ENUNCIADO: Retome o texto sobre o tempo como horizonte da compreensão do ser e dê continuidade a ele, começando logo depois da última frase.

BLOCO DE TEXTO:

+ + +

MacDowell: O tempo como horizonte da interpretação tradicional do ser

A tarefa da destruição da Ontologia tradicional, à luz da questão do sentido de ser, não é somente indicar a compreensão de ser, que nela vigora, mas, sobretudo, descobrir o seu fundamento. A grande intuição que está à base de Sein und Zeit é a da relação entre o sentido de ser e o tempo. Se o sentido de ser é dado em uma compreensão do ser, e se o homem e seu compreender são essencialmente temporais, a ideia de ser deve estar também em íntima relação com o tempo. De fato. o tempo é o horizonte da compreensão do ser em geral.

+ + +

DADOS APRESENTADOS:
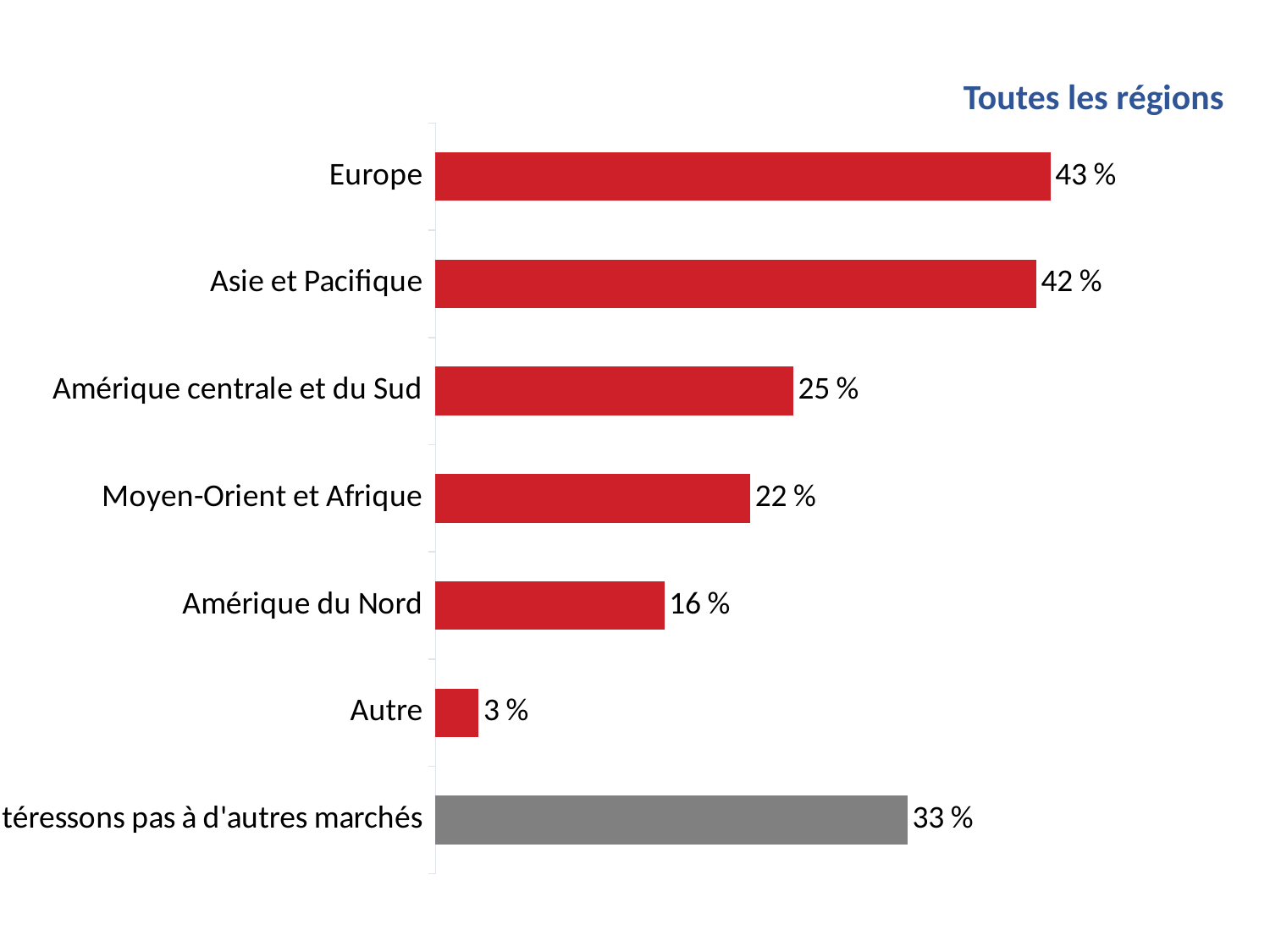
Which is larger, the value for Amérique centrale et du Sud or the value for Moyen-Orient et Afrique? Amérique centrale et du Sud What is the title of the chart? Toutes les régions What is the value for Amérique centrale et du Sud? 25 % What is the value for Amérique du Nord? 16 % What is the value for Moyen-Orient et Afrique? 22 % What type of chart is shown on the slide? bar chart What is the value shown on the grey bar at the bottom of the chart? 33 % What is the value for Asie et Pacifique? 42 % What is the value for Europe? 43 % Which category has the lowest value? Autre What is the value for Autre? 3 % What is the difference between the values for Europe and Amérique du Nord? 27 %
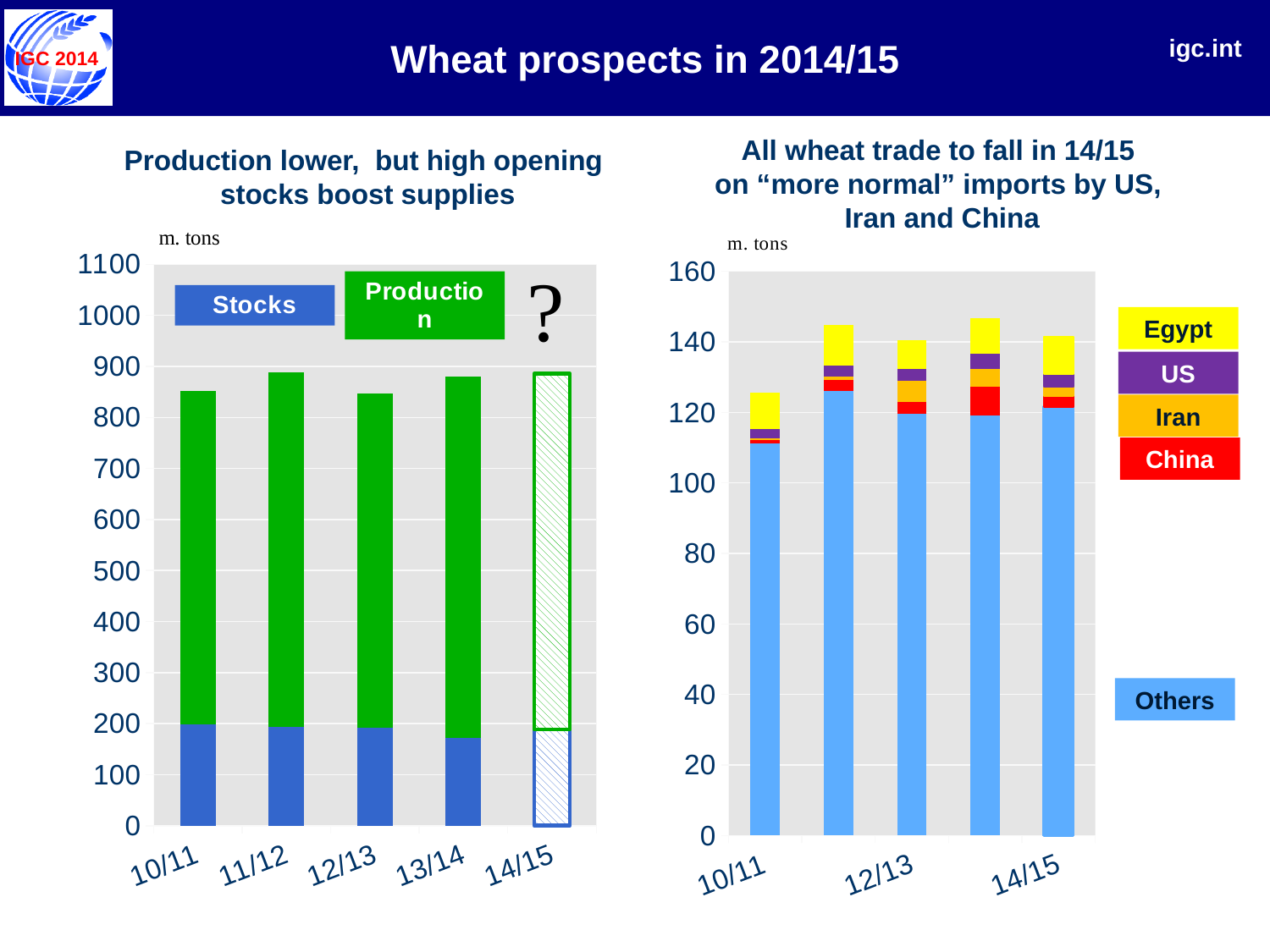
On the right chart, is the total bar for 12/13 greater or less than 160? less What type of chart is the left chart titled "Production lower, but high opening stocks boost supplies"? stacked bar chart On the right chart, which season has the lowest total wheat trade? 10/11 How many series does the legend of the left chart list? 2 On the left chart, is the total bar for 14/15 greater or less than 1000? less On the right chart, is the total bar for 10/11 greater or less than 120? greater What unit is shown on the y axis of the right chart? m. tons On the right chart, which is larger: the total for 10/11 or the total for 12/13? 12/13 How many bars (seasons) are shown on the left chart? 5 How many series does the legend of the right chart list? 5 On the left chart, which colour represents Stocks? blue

+ + +

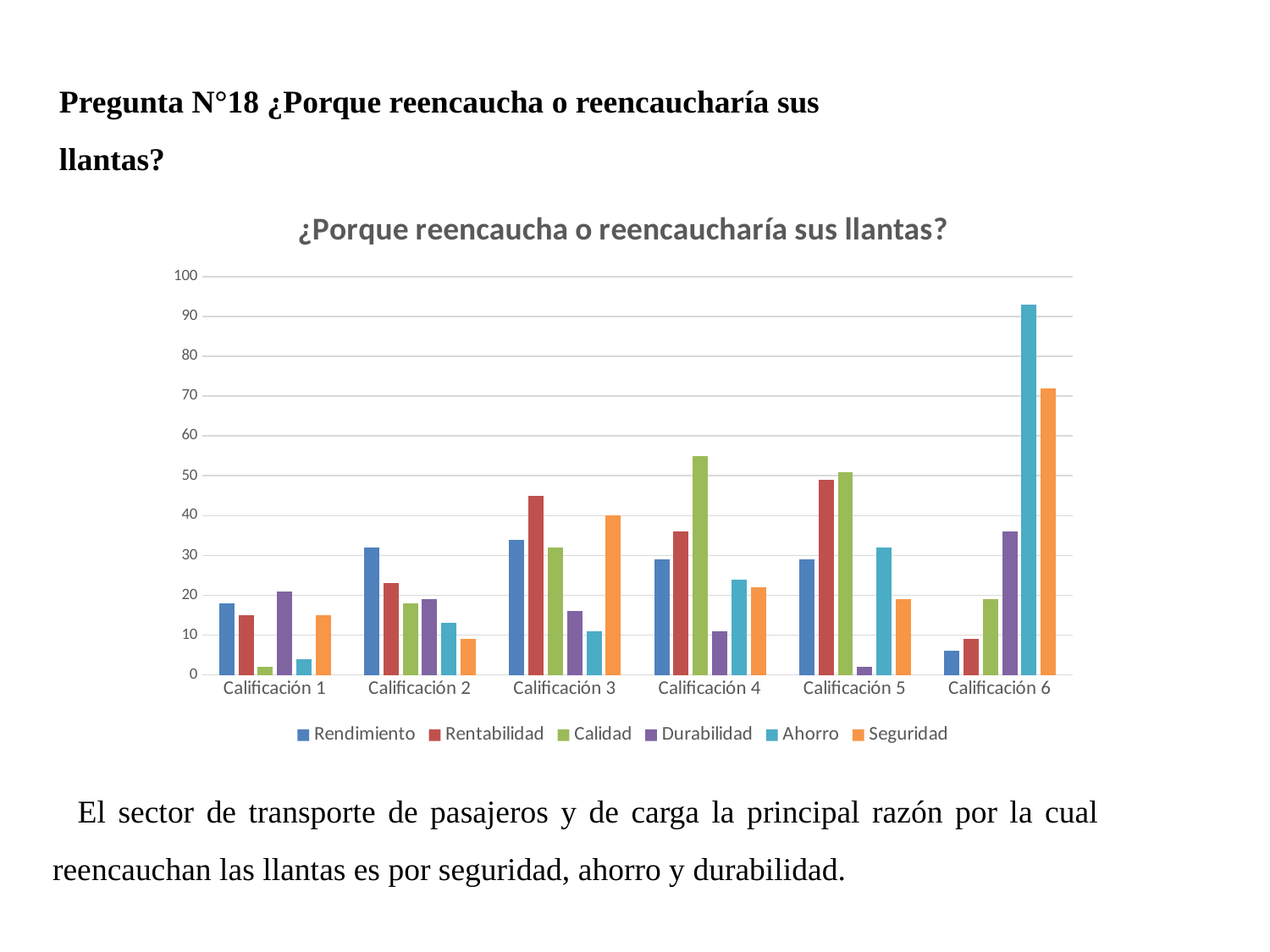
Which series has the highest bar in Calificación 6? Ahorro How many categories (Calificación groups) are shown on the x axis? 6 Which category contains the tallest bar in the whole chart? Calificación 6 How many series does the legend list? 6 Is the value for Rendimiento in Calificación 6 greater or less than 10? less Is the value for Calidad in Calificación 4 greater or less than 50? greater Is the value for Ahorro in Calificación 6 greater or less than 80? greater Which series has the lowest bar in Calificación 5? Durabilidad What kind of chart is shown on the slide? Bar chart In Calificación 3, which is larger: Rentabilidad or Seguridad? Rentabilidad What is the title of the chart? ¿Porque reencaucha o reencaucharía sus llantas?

+ + +

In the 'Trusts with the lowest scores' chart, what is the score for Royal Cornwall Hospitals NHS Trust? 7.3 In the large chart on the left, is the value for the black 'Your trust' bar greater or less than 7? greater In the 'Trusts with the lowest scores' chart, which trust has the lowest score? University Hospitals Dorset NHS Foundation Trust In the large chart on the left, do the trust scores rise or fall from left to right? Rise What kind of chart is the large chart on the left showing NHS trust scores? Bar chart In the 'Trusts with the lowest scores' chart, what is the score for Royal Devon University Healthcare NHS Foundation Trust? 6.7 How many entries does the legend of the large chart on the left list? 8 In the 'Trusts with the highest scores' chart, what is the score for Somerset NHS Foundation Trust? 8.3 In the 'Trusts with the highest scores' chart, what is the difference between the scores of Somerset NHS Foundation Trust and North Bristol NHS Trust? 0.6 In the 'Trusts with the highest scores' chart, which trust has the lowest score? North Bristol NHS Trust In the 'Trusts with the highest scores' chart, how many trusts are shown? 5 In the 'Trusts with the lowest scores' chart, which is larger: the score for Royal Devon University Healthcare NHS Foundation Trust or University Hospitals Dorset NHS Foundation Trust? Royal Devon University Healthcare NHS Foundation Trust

+ + +

RESPOSTA:
A interpretação tradicional do ser move-se, sem dar-se conta disso, neste horizonte do tempo, a bem dizer, de uma determinada compreensão do tempo. A temporalidade existencial, que constitui o sentido do ser do homem, não foi desvendada pelos Gregos. Do mesmo modo que a noção vulgar de tempo, a análise aristotélica não se apoia na temporalidade originária, mas recorre ao fenômeno secundário do tempo mundano, que se manifesta no cuidar do que está à mão, como datação dos dias e das horas. Entretanto, este tempo mundano não é interpretado autenticamente, de modo que os seus momentos apareçam, na sua conexão concreta com o cuidar, como aptos ou impróprios para… Tais relações de cada agora para com o mundo, como existencial, são niveladas. O tempo é concebido, então, como o puro suceder-se da sequência de agoras. É em função desta noção de tempo que é circunscrito o sentido de ser em geral e dos diversos modos de ser.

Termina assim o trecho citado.